• Extract
+ + + + +

The IRS has announced its plans for a new leadership structure for the first time in two decades.
The new organizational structure will feature a single deputy IRS commissioner, instead of two, with four new IRS chief positions overseeing taxpayer service, tax compliance, information technology and operations. The changes are intended to streamline operational efficiencies and align with major transformation work underway at the agency through the Inflation Reduction Act funding. The changes are intended to be in place by early 2024.
"With transformation work continuing to accelerate at the IRS, this is the right time to make these organizational adjustments that will support the agency's improvements for taxpayers and provide the flexibility needed to add efficiency and expand collaboration across the agency," IRS Commissioner Danny Werfel said. "Many foundational changes in tax administration have occurred since the last major IRS organizational change, and this new alignment will help us in our ongoing transformation work to modernize the nation's tax system. This will improve our leadership model and streamline our internal processes for the benefit of taxpayers, the tax community, our employees and ultimately the nation."
Werfel said that the model of a single deputy commissioner has worked successfully both inside and outside government, and it also reflects the model used at the U.S. Department of the Treasury. The adjustment provides more specialization at the top of the IRS organization chart than the current two-deputy-commissioner model and reflects the importance of emerging priorities in the transformation work.

+ + + + +

• Records shown
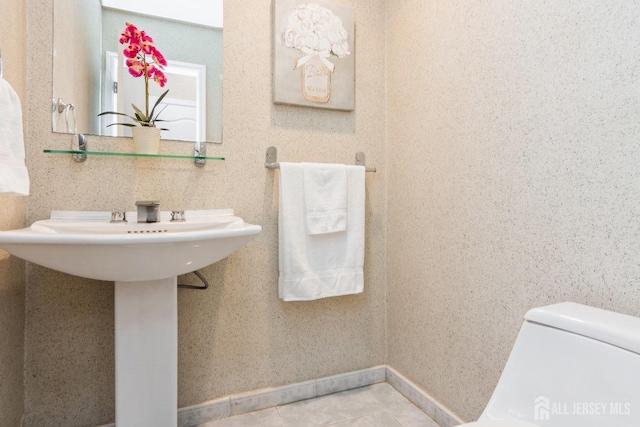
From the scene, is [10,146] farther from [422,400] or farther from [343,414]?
[422,400]

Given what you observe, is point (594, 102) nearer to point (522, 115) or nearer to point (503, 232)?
point (522, 115)

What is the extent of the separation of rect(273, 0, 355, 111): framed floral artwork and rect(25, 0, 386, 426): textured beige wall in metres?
0.05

+ + + + +

• Task brief
Pick up the article on the IRS leadership overhaul after its last sentence and keep writing.

• Result of the exercise
"This new governance model better supports the agency's mission as well as giving heightened importance to these four key areas of taxpayer service, tax compliance, IT and operations," Werfel said. "These are critical areas we need to focus on, and this structure will reflect those priorities."
The new IRS deputy commissioner will be Doug O'Donnell, currently the deputy commissioner for services and enforcement, who served as acting IRS commissioner from November 2022 through March 2023. In addition, the four new deputy chief positions will be filled by Ken Corbin, (chief, taxpayer service), the current IRS wage and investment commissioner; Heather Maloy (chief taxpayer compliance officer), currently the IRS chief of staff); Rajiv Uppal (chief information officer), currently the director of the office of information technology and chief information officer for the Centers for Medicare and Medicaid Services (CMS), part of the U.S. Department of Health and Human Services (HHS); and Melanie Krause (chief operating officer), currently the chief data & analytics officer.
Werfel briefed a number of his predecessors about the changes ahead of Wednesday's announcement, Accounting Today reported. Former IRS Commissioner Charles Rettig welcomed the changes at the agency.
"IRS restructuring is long overdue," he wrote in an email to Accounting Today. "As the IRS enhances its operations using the important [Inflation Reduction Act] funding, a more streamlined leadership structure will allow it to be more agile and operate more efficiently, especially if called upon during another crisis, whether COVID related or otherwise."
Mark Everson, a former IRS commissioner who is now a vice chairman at tax consulting firm Alliantgroup, said that the restructuring makes sense and pointed out that he had originated the two-deputy structure that is now changing.
"He's been in the job now 10 months," Everson said of Werfel. "He's looked around and he's structuring it the way he thinks will be most effective. And that's what you do when you go into a job like that. It's a totally normal course of events."
Everson also said that the IRS will still be facing challenges even after the restructuring.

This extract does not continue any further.